The New Zealand Superannuation Fund should stop trying to beat the market.
Last week’s spat between Mr English and the Super Fund regarding its chief executive’s pay is another reason why it should be turned into a passive index linked fund.
The Cullen fund attempts to beat the market. To do so it needs some seriously well-paid investment professionals. You do not beat the market on B-team pay rates.
You quickly drop onto the C-list if your portfolio faces constant political interference.
First, it was whether it should invest more in New Zealand. Then the fund should disinvest in politically unpopular shares. Now it should get A-grade results with the B-team pay rates. This will never stop.
The taxpayers would be better off if the Super Fund invested in passive index tracker funds.
These funds buy a portfolio with the same weighting as the entire share market and trades as little as possible. This minimises management expenses and trading fees.
Yes, a super fund that is a passive index linked fund would never beat the market, but it would never under-perform it, either, and would be cheaper to run.
An accountant or two would be needed at the Treasury to send and receive the cheques, read the annual reports and audit documents to make sure the money is still there.
You can constantly beat the market, but it is very expensive.
Hedge funds have trouble beating the market for more than a few years in a row after management fees, despite the top hedge fund managers earning more than $1 billion a year. To get on the top 25 list of hedge fund managers you need to earn at least $400 million a year.
That makes whatever the New Zealand super fund is paying its team to beat the market small potatoes.
Makes $1 million look cheap.
Taxpayers contributed $14.88b to the Super Fund from its inception in 2001 to the suspension of contributions in 2009.
In the nine years in which contributions were made, the company tax rate of 28 per cent could have been up to 10 percentage points lower but for those investments.
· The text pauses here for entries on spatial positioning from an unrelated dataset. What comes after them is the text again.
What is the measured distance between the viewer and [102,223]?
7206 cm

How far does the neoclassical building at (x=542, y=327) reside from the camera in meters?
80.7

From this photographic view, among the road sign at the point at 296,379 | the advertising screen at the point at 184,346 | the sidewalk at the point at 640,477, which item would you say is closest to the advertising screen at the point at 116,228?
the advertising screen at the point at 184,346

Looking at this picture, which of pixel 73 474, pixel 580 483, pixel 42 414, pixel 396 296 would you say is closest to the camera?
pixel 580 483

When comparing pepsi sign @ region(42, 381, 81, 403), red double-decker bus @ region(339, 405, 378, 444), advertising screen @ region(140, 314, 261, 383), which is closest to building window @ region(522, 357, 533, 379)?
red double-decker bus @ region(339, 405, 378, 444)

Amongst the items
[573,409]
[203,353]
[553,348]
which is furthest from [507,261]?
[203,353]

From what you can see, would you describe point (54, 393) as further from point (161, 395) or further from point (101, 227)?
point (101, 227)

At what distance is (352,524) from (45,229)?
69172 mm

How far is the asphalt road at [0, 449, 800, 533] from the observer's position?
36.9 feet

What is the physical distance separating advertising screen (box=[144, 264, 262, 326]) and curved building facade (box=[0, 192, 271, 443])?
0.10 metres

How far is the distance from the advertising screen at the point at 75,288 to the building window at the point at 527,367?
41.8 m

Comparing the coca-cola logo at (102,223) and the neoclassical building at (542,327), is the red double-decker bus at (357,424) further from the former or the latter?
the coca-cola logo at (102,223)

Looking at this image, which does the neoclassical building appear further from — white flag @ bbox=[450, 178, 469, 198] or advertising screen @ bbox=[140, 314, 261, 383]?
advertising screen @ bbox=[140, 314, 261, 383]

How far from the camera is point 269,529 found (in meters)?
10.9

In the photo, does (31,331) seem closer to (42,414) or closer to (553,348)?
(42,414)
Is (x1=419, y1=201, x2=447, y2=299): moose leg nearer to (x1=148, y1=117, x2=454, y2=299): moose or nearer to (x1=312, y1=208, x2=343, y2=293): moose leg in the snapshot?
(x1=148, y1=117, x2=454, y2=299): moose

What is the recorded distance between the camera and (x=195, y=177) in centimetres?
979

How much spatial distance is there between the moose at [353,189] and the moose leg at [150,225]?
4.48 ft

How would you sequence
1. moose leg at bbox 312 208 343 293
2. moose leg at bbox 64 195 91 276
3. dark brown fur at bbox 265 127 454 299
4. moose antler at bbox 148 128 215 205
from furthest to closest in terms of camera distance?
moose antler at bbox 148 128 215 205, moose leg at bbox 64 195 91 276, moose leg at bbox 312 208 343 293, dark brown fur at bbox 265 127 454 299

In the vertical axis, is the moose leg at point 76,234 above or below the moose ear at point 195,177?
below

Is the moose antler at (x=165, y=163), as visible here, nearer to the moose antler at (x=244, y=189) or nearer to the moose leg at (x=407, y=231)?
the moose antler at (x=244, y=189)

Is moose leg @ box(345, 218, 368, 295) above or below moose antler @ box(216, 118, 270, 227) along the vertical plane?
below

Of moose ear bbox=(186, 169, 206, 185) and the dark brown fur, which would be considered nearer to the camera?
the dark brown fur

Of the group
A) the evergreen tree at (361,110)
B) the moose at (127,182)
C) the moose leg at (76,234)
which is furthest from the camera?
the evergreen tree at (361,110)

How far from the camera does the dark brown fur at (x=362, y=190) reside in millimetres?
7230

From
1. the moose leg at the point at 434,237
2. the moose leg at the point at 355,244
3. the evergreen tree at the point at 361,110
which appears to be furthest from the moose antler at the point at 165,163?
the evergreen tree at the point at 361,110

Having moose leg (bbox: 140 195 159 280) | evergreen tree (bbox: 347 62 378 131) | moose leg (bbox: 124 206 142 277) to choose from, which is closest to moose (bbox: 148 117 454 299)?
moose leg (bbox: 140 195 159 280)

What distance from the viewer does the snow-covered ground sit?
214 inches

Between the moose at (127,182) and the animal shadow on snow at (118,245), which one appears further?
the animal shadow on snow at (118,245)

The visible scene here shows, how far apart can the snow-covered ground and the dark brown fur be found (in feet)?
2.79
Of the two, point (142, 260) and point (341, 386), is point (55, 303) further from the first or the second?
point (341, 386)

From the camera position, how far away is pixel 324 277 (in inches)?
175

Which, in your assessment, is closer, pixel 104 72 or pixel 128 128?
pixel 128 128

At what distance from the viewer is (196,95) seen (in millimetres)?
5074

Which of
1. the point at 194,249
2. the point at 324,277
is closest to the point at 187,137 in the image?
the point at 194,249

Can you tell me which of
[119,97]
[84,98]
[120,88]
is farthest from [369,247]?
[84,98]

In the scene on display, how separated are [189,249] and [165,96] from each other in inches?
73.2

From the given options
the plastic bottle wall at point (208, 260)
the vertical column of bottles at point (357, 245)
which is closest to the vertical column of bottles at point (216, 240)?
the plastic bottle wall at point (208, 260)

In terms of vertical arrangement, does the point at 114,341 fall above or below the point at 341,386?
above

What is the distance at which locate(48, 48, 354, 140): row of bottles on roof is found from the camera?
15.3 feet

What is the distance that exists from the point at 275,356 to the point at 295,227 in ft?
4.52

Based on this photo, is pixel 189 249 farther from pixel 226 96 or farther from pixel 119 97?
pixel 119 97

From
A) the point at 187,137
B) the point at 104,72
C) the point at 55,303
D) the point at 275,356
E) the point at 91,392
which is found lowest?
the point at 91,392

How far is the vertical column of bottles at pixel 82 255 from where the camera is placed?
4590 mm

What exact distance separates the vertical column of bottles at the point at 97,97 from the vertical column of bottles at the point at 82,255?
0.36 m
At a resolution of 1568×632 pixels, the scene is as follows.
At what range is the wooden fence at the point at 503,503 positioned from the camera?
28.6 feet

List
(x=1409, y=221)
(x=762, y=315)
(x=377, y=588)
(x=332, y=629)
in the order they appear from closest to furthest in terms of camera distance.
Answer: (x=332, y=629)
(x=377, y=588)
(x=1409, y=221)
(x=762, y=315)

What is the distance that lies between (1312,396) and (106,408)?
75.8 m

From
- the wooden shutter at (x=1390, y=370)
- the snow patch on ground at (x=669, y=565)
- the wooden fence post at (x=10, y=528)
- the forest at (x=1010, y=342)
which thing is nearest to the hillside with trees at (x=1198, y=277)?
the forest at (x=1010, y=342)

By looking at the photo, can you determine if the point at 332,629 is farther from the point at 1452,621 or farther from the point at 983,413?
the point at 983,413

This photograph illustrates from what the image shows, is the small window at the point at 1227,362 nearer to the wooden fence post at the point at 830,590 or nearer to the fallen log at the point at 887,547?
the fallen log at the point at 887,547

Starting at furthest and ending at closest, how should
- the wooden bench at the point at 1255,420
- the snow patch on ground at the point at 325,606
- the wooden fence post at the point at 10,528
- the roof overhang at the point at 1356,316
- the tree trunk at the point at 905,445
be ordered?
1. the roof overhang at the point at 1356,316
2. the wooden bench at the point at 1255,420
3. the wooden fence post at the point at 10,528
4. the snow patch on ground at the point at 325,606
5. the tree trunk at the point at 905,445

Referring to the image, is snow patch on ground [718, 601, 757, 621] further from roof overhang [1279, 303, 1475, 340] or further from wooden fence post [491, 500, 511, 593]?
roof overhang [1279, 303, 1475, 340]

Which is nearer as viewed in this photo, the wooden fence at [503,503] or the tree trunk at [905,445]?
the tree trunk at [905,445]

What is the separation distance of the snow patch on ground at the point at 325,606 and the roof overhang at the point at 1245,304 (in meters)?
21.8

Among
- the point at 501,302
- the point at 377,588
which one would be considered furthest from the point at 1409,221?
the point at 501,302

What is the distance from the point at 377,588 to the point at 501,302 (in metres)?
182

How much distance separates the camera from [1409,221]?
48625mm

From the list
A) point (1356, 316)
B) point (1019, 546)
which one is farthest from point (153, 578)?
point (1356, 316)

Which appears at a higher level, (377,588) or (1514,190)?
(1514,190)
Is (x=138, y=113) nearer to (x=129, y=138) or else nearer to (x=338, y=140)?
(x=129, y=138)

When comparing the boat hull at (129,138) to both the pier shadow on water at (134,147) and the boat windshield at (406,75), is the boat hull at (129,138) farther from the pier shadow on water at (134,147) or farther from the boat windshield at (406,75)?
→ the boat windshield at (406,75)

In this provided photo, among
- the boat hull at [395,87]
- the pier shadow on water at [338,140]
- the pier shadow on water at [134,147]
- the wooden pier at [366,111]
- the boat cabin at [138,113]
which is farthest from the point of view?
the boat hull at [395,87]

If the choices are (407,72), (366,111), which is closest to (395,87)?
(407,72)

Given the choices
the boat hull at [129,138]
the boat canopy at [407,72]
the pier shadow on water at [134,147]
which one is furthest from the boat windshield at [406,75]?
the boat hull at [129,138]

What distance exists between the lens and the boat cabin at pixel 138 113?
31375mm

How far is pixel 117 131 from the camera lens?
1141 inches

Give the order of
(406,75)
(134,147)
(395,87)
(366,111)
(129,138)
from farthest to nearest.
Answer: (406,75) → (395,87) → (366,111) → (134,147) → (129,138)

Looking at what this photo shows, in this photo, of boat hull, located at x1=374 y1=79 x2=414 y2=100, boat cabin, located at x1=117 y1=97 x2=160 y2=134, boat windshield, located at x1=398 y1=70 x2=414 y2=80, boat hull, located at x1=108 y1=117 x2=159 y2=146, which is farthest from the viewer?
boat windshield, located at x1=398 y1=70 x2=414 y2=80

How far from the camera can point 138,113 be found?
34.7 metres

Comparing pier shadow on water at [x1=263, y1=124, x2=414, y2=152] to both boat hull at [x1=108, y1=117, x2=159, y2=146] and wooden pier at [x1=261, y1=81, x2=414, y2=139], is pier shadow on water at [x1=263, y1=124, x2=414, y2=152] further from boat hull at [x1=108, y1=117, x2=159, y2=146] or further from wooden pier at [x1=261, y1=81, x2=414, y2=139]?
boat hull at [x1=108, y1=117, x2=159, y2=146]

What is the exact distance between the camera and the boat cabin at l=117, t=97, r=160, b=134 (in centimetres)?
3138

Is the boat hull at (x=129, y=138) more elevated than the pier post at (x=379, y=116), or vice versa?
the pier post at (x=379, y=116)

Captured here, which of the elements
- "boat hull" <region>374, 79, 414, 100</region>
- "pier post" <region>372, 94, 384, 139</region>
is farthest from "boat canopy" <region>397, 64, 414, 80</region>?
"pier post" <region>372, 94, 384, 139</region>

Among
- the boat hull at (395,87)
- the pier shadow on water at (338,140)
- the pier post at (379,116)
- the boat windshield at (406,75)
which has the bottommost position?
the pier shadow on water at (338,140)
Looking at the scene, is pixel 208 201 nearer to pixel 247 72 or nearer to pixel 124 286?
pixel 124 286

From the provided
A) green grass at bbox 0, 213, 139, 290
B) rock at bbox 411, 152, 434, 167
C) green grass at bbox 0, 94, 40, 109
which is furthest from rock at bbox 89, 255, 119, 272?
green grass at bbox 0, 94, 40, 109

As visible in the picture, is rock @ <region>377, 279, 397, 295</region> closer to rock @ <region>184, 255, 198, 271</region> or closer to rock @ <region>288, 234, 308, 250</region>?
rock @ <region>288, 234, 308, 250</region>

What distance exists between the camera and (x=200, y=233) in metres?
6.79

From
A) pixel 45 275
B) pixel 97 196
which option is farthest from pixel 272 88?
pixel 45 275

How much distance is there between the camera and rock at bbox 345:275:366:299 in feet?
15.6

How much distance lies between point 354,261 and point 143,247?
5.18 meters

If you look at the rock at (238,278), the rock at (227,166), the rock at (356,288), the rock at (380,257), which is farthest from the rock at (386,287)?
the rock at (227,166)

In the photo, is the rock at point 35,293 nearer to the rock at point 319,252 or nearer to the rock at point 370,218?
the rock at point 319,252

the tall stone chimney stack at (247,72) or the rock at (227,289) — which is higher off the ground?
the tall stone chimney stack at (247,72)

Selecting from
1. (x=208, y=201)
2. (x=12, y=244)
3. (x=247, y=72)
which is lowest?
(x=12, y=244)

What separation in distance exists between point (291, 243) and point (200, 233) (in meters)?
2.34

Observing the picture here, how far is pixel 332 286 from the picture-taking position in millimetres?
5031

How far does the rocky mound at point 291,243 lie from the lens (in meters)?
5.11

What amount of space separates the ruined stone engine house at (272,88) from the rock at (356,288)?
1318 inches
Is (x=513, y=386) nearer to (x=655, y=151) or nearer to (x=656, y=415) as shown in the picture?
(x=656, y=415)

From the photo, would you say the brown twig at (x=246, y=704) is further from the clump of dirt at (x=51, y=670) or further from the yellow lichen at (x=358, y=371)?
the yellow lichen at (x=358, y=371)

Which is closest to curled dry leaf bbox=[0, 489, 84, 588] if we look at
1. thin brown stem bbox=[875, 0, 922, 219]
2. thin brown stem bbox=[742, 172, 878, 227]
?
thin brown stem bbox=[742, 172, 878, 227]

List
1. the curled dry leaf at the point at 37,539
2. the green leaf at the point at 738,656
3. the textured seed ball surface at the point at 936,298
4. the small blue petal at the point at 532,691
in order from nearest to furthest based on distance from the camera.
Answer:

Imagine how much richer New Zealand would be if investors only paid an 18 per cent company tax rate on building their businesses.
The Super Fund must beat the market every single year to make up for the deadweight social cost of its funding through taxes and a premium for the investment risk added to the Crown’s portfolio.
The taxpayer should quit while the going is still good. The Super Fund should become a passive share index tracking fund that minimises management expenses and the risk in the Crown’s portfolio.
An 18% company tax rate would attract lots more investment to NZ, which means more jobs and higher incomes.